__Text excerpt__.
#####
Marjorie "Marge" Ostroushko (born March 14, 1951) is a public radio producer.

==Early life==
Ostroushko was born and raised in upstate New York. In 1973, she graduated from Wittenberg University with a Bachelor of Arts in East Asian Studies and Environmental Studies.

==Career==
In 2001, Ostroushko co-created the public radio show Speaking of Faith. From 1977 to 1983, she was a producer at the public radio show A Prairie Home Companion hosted by Garrison Keillor. The show won a Peabody during her tenure. She has won two Peabody Awards as an executive producer, for Mississippi: River of Song and The Promised Land.

Ostroushko worked in new program development and marketing for Public Radio International for ten years. In 2008, she and Majora Carter co-produced the pilot episode of The Promised Land, which won a three-way competition for a Corporation for Public Broadcasting Talent Quest grant. The one-hour program debuted on over 150 public radio stations across the US on January 19, 2009, was renewed for the 2010/2011 season, and earned a 2010 Peabody Award.

Ostroushko is a partner of Launch Productions, a collaboration in national programming development.

==Personal life==
Ostroushko was married to mandolin player Peter Ostroushko, who died in February 2021.
#####
__Material provided__.

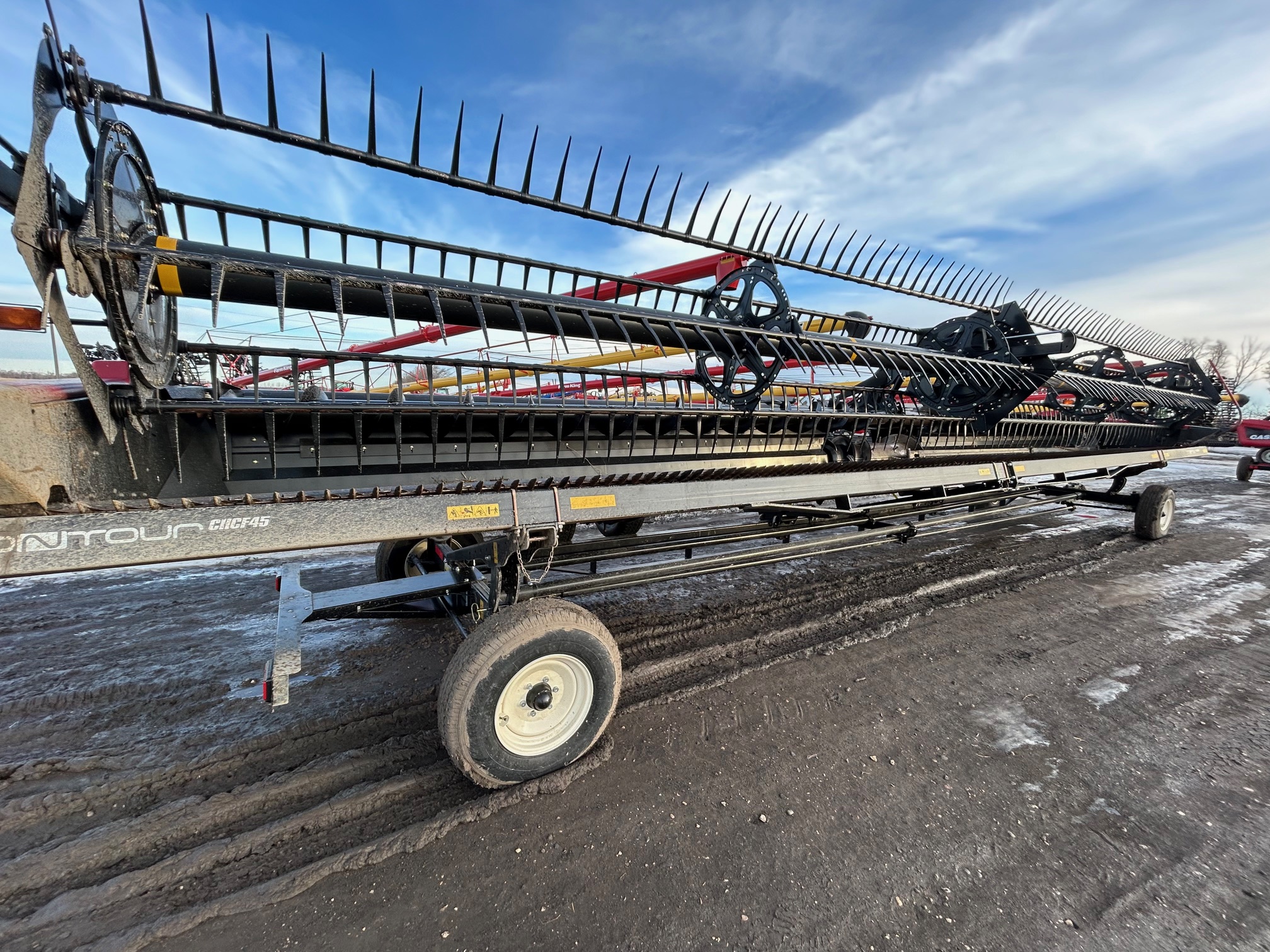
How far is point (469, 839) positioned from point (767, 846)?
1.08 metres

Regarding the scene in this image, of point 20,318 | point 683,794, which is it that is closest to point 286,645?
point 20,318

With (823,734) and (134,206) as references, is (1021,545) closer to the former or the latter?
(823,734)

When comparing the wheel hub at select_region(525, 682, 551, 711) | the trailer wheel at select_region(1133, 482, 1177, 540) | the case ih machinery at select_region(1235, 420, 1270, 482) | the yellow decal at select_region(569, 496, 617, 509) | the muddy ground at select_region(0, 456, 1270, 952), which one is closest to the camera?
the muddy ground at select_region(0, 456, 1270, 952)

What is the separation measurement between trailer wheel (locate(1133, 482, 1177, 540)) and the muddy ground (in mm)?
2553

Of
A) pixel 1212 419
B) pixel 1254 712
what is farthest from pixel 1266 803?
pixel 1212 419

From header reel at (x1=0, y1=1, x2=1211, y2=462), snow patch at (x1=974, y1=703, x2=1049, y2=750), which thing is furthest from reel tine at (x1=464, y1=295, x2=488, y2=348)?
snow patch at (x1=974, y1=703, x2=1049, y2=750)

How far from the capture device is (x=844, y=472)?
3363 millimetres

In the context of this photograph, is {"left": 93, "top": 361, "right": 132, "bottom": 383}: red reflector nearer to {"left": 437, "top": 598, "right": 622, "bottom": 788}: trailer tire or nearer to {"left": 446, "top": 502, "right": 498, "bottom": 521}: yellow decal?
{"left": 446, "top": 502, "right": 498, "bottom": 521}: yellow decal

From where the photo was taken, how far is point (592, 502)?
8.09ft

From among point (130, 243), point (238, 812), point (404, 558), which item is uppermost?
point (130, 243)

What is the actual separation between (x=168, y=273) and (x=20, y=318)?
0.58m

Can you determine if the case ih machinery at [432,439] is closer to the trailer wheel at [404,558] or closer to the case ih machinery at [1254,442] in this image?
the trailer wheel at [404,558]

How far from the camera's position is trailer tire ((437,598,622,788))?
6.50ft

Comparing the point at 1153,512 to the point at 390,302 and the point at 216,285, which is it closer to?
the point at 390,302
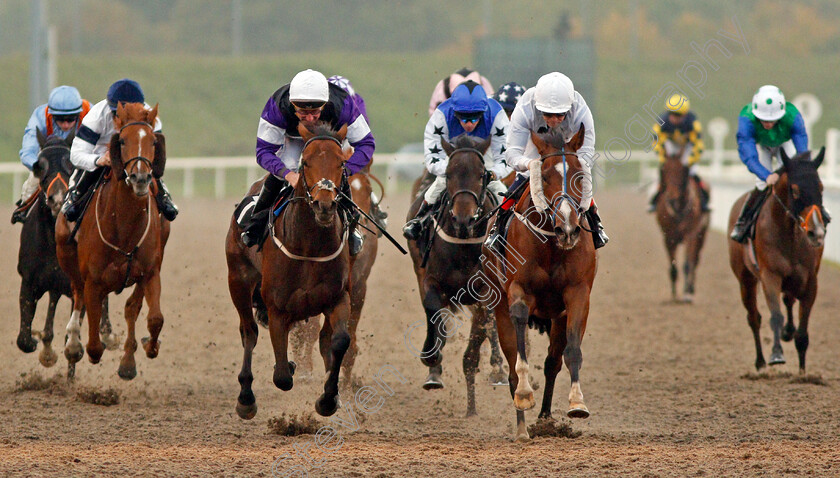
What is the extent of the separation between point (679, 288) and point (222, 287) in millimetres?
6006

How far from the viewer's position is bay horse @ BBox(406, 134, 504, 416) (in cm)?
711

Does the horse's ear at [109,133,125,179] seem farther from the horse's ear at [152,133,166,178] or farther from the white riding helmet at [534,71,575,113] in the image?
the white riding helmet at [534,71,575,113]

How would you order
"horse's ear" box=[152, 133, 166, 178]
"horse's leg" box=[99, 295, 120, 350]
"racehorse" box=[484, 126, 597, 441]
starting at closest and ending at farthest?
1. "racehorse" box=[484, 126, 597, 441]
2. "horse's ear" box=[152, 133, 166, 178]
3. "horse's leg" box=[99, 295, 120, 350]

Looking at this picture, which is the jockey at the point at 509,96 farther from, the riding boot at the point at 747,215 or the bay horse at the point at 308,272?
the bay horse at the point at 308,272

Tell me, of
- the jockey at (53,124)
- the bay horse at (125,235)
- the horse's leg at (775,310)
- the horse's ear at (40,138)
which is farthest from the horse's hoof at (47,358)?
the horse's leg at (775,310)

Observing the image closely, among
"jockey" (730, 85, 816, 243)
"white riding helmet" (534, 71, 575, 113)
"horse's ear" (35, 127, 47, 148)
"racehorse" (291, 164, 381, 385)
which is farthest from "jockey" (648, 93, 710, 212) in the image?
"horse's ear" (35, 127, 47, 148)

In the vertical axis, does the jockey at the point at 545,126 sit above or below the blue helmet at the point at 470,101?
below

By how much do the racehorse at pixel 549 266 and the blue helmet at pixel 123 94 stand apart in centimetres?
295

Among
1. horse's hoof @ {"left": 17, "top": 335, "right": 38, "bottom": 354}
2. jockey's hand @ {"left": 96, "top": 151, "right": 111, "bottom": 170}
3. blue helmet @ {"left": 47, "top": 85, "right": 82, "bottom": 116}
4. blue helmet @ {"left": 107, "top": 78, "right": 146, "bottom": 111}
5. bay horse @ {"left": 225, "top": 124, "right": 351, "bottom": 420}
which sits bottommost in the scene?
horse's hoof @ {"left": 17, "top": 335, "right": 38, "bottom": 354}

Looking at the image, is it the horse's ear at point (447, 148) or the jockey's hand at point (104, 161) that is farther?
the jockey's hand at point (104, 161)

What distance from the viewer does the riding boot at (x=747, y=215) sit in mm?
9406

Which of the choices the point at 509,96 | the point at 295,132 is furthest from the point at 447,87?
the point at 295,132

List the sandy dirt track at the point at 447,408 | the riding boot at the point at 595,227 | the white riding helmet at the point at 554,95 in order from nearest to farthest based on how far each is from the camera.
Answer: the sandy dirt track at the point at 447,408 < the white riding helmet at the point at 554,95 < the riding boot at the point at 595,227

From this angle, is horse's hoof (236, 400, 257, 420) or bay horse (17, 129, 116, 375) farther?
bay horse (17, 129, 116, 375)
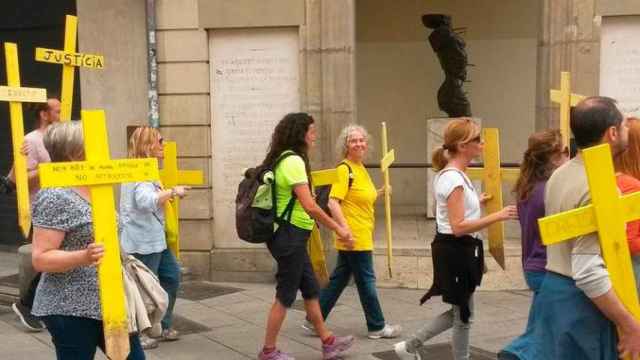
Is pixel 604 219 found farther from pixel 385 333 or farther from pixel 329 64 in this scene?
pixel 329 64

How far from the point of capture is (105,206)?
3.29 meters

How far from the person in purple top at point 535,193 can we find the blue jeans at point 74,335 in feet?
7.13

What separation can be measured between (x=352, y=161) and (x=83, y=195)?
2.89 m

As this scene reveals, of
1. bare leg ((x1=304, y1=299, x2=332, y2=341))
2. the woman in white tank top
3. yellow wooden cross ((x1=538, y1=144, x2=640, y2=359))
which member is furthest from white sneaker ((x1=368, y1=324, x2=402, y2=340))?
yellow wooden cross ((x1=538, y1=144, x2=640, y2=359))

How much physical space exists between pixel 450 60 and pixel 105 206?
7201mm

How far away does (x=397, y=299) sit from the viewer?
751 cm

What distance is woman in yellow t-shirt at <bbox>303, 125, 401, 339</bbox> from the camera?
5.98 metres

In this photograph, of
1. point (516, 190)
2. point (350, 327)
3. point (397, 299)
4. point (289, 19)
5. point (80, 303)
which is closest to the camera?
point (80, 303)

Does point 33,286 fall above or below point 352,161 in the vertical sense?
below

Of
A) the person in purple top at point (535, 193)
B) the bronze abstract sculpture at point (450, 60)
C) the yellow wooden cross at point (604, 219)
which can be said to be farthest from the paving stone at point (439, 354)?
the bronze abstract sculpture at point (450, 60)

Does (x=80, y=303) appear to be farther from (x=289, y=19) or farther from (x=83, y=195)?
(x=289, y=19)

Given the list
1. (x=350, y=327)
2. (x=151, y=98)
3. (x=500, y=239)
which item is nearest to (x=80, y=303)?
(x=500, y=239)

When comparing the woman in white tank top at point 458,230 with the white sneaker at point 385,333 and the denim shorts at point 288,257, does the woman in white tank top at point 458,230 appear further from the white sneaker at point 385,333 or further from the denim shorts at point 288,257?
the white sneaker at point 385,333

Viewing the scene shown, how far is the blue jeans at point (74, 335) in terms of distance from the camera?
11.4ft
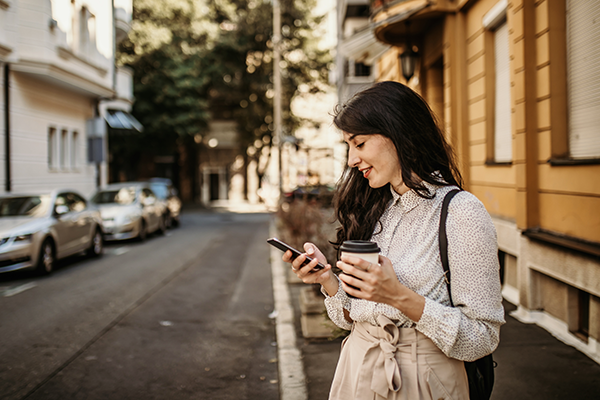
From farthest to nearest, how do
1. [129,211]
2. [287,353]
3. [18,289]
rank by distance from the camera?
[129,211] → [18,289] → [287,353]

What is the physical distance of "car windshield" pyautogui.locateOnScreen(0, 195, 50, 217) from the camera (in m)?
10.0

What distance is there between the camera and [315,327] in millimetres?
5551

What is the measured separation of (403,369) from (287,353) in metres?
3.39

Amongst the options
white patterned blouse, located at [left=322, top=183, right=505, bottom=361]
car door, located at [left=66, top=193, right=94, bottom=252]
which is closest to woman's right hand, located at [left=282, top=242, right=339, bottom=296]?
white patterned blouse, located at [left=322, top=183, right=505, bottom=361]

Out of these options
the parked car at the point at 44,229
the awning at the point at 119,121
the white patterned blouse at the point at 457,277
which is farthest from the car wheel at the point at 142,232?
the white patterned blouse at the point at 457,277

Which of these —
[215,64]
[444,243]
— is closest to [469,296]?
[444,243]

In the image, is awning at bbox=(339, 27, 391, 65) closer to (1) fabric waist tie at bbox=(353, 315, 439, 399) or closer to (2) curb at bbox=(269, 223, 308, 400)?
(2) curb at bbox=(269, 223, 308, 400)

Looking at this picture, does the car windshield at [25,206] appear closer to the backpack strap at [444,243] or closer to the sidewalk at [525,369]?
the sidewalk at [525,369]

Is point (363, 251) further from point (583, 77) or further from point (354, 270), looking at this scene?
point (583, 77)

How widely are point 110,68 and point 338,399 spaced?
21.6m

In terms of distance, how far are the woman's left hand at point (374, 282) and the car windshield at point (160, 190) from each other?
733 inches

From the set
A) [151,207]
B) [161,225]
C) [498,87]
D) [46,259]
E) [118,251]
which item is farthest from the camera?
[161,225]

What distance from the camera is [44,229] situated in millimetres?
9797

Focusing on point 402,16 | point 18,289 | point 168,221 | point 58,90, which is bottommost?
point 18,289
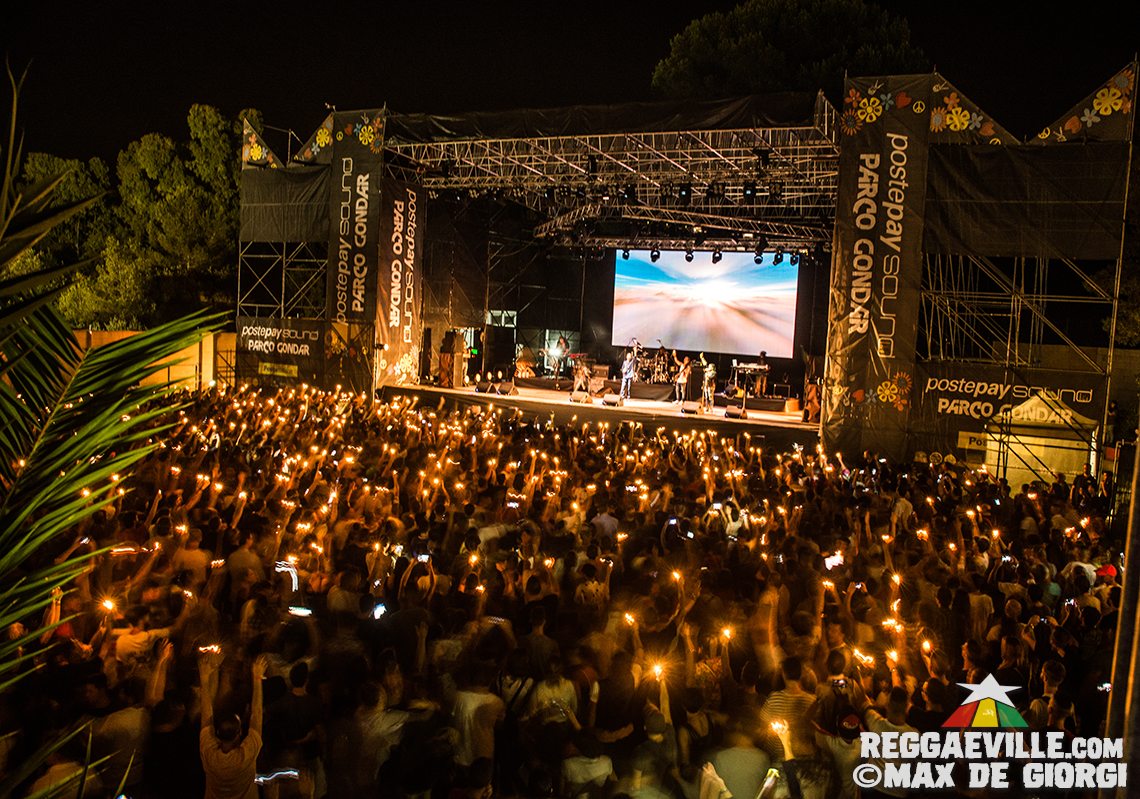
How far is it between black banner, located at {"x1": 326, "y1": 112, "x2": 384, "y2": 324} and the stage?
2322 mm

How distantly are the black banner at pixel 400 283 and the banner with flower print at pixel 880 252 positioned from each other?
10676 millimetres

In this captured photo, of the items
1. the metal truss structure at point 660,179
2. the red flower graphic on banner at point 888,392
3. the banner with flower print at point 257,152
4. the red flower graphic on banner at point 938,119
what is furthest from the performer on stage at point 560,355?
the red flower graphic on banner at point 938,119

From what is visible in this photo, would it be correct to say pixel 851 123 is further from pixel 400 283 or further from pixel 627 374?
pixel 400 283

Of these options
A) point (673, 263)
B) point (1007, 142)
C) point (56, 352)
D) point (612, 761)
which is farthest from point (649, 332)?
point (56, 352)

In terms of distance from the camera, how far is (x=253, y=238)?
76.7ft

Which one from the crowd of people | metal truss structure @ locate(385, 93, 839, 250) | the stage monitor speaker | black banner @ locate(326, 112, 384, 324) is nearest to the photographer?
the crowd of people

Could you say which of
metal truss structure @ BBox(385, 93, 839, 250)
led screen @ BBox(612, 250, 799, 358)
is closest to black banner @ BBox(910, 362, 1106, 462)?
metal truss structure @ BBox(385, 93, 839, 250)

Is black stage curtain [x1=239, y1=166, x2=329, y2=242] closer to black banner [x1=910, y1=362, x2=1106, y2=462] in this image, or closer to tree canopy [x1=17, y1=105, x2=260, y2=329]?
tree canopy [x1=17, y1=105, x2=260, y2=329]

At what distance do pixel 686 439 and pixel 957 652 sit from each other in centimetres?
980

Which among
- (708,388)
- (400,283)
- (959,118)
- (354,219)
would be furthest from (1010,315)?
(354,219)

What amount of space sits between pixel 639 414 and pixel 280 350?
30.0 feet

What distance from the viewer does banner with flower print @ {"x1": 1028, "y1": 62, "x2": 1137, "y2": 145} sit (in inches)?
569

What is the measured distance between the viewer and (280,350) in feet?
71.7

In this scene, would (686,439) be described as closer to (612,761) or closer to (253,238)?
(612,761)
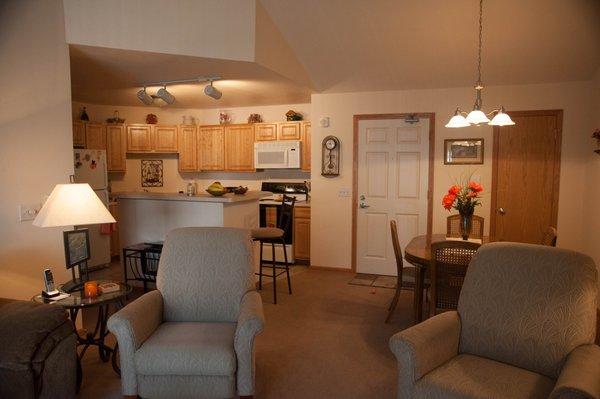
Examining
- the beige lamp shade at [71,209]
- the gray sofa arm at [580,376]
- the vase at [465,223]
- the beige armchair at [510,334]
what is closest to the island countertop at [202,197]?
the beige lamp shade at [71,209]

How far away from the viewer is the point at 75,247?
2.80 meters

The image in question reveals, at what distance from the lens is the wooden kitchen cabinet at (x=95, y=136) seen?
586 centimetres

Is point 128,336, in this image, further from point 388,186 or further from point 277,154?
point 277,154

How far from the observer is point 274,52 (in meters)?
Result: 3.98

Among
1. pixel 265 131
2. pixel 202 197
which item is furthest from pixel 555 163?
pixel 202 197

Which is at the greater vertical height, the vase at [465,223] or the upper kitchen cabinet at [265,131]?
Answer: the upper kitchen cabinet at [265,131]

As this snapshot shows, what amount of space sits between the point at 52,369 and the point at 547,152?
16.6ft

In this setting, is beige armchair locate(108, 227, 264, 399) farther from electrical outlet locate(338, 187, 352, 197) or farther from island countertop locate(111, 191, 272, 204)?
electrical outlet locate(338, 187, 352, 197)

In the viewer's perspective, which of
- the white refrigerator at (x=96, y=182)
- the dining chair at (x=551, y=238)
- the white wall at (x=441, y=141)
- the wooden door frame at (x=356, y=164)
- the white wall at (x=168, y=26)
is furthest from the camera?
the white refrigerator at (x=96, y=182)

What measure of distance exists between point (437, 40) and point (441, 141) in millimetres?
1368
#####
__Parts of the exercise__.
**1.** From the Marge Ostroushko biography, list every program title that she is credited with co-creating, producing, co-producing, or executive producing.
**2.** According to the Marge Ostroushko biography, on how many public radio stations did The Promised Land debut?

__Outputs in order__.
**1.**
- Speaking of Faith
- A Prairie Home Companion
- Mississippi: River of Song
- The Promised Land

**2.** It debuted on over 150 public radio stations across the US.